Start of Recorded data

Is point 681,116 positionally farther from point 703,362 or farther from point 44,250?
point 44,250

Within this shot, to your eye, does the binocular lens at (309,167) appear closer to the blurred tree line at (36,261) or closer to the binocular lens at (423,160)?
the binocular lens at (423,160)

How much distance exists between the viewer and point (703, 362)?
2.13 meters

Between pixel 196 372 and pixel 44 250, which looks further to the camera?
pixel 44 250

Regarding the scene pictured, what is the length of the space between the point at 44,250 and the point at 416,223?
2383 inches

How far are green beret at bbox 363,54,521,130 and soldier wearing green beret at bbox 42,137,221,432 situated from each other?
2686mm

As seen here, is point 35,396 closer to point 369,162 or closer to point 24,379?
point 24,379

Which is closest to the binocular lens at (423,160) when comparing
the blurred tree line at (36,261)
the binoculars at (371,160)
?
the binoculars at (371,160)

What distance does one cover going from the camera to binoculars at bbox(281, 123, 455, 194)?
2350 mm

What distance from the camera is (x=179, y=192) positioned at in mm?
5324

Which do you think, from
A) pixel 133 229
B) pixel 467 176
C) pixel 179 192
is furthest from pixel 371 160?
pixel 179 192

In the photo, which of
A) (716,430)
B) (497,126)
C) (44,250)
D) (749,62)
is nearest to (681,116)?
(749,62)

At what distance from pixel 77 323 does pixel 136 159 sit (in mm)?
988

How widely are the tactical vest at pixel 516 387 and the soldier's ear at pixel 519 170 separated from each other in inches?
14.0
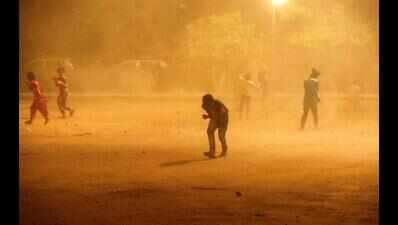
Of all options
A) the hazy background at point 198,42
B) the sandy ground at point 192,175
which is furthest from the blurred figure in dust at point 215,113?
the hazy background at point 198,42

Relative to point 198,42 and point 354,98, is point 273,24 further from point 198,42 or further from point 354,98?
point 354,98

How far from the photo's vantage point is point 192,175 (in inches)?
419

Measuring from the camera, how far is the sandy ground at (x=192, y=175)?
27.4 feet

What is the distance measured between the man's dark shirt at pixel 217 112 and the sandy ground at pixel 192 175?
769 mm

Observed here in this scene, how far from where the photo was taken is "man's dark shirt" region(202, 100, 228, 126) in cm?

End of Recorded data

### Directions for this task
Copy every line of the data above verbatim, leaving out the pictures.

### Response for this exercise
Is point 681,116 positionally farther from point 703,362 or farther from point 44,250?
point 44,250

Within this shot, to your eye, does the binocular lens at (309,167) appear closer to the blurred tree line at (36,261) or closer to the binocular lens at (423,160)?
the binocular lens at (423,160)

How much distance exists between the viewer and point (703, 362)?
2.13 meters

Between pixel 196 372 and pixel 44 250, which looks further to the camera?
pixel 44 250

Regarding the scene pictured, what is the length of the space between the point at 44,250 and the point at 416,223?
2383 inches

How far are green beret at bbox 363,54,521,130 and soldier wearing green beret at bbox 42,137,221,432 situated from each other?
2686mm

As seen here, is point 35,396 closer to point 369,162 or closer to point 24,379?
point 24,379

Which is closest to the binocular lens at (423,160) when comparing
the blurred tree line at (36,261)
the binoculars at (371,160)
?
the binoculars at (371,160)

What distance does one cover going from the camera to binoculars at bbox(281, 123, 455, 194)?
2350 mm

What distance from the camera is (x=179, y=192) positioned at in mm?
5324

Which do you think, from
A) pixel 133 229
B) pixel 467 176
C) pixel 179 192
is furthest from pixel 371 160?
pixel 179 192

In the photo, which of
A) (716,430)
B) (497,126)
C) (44,250)
D) (749,62)
is nearest to (681,116)?
(749,62)

At what distance from pixel 77 323 does pixel 136 159 sit (in mm)?
988

How widely are the tactical vest at pixel 516 387 and the soldier's ear at pixel 519 170 separated from each other in inches?
14.0
Of all options
A) the hazy background at point 198,42
B) the sandy ground at point 192,175
which is furthest from the blurred figure in dust at point 215,113?
the hazy background at point 198,42

Relative to point 198,42 and point 354,98, is point 273,24 further from point 198,42 or further from point 354,98?
point 354,98

How far from the photo's vantage point is point 192,175 (in inches)?
419

Measuring from the camera, how far is the sandy ground at (x=192, y=175)?
27.4 feet

What is the distance measured between the man's dark shirt at pixel 217 112 and the sandy ground at pixel 192 175?
769 mm

Observed here in this scene, how far from where the photo was taken is "man's dark shirt" region(202, 100, 228, 126) in cm?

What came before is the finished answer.